PROBLEM TO SOLVE: According to the article on local LLM speedups, why are multi-token prediction, speculative decoding, and sparse MoE routing not "magic"? Answer in one to three sentences.

DOCUMENT TEXT:
Posted on • Originally published at runaihome.com

Why Local LLMs Got Good in 2026: Multi-Token Prediction, Speculative Decoding, and the MoE Efficiency Leap

This article was originally published on runaihome.com

TL;DR: Local models didn't just get bigger in 2026 — they got faster at the same quality. Three techniques did the heavy lifting: multi-token prediction (~1.8× throughput, lossless), speculative decoding (1.5–3× on consumer GPUs), and sparse MoE routing (35B of weights, only 3B active per token). Together they put GPT-4-class output on a single 24GB GPU at usable speeds.

Multi-token prediction Speculative decoding Sparse MoE
What it speeds up Decode (built into the model) Decode (runtime trick, any model) Decode + memory pressure
Typical gain ~1.8× (85–90% accept rate) 1.5–3× depending on accept rate 3B active vs 35B total → ~30B-dense feel at 3B-dense speed
The catch Model must be trained with it Needs a good small draft model + extra VRAM Still needs VRAM for all weights

Honest take: None of these are magic — they all trade extra compute or memory for fewer sequential steps. But stacked together on a model like Qwen3.6 35B-A3B, they're the reason a used RTX 3090 now does everyday coding and writing that needed a cloud API call 18 months ago.

DATA EXCERPTS:
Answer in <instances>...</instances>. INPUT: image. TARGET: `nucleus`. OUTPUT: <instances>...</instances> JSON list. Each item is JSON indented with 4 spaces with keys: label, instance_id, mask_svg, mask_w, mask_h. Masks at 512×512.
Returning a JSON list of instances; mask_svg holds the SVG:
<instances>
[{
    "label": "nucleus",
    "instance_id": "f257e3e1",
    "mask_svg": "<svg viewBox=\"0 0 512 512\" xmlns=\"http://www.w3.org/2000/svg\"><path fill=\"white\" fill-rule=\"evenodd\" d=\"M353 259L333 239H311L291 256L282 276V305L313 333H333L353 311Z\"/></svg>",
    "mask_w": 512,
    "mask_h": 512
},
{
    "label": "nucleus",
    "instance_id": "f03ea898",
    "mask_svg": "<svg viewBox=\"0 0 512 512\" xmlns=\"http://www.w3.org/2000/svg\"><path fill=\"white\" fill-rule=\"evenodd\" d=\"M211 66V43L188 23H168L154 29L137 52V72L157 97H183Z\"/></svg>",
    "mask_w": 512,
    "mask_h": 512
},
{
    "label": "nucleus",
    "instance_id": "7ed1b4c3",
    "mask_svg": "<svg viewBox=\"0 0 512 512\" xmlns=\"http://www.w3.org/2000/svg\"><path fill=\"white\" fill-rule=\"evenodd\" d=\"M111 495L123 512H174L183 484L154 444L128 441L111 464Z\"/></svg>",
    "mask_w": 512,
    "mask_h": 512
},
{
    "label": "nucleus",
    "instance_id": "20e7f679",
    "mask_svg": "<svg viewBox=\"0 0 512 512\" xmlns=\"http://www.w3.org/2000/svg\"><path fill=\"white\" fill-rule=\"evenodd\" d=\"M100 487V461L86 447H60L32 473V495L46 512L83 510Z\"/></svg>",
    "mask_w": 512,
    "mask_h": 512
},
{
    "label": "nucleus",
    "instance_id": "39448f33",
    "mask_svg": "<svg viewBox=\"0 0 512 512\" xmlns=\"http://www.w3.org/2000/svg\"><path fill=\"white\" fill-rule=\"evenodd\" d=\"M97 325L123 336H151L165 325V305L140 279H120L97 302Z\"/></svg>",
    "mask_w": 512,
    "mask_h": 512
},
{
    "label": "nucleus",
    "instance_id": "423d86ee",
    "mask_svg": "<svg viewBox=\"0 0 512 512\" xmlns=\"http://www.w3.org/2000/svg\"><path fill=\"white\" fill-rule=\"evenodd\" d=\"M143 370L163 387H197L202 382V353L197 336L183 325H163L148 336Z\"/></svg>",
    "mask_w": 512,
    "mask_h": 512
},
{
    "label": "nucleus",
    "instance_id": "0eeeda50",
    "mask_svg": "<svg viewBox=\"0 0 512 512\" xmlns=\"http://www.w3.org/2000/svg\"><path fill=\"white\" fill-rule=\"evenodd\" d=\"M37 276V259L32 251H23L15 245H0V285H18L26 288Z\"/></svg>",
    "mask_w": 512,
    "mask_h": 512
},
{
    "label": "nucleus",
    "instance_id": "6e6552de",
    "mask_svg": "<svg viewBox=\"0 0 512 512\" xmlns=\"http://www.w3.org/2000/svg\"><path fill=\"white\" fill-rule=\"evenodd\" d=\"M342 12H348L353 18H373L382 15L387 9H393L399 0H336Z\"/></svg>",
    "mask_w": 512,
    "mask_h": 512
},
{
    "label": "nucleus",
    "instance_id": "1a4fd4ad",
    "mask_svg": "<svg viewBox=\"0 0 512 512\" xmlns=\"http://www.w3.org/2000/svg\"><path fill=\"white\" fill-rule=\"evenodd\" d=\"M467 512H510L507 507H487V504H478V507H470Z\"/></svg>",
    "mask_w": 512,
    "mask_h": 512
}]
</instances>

RESPONSE BELOW: They are not magic because each one trades extra compute or memory for fewer sequential steps. Combined on a model like Qwen3.6 35B-A3B, however, they let a used RTX 3090 handle everyday coding and writing that needed a cloud API call 18 months earlier.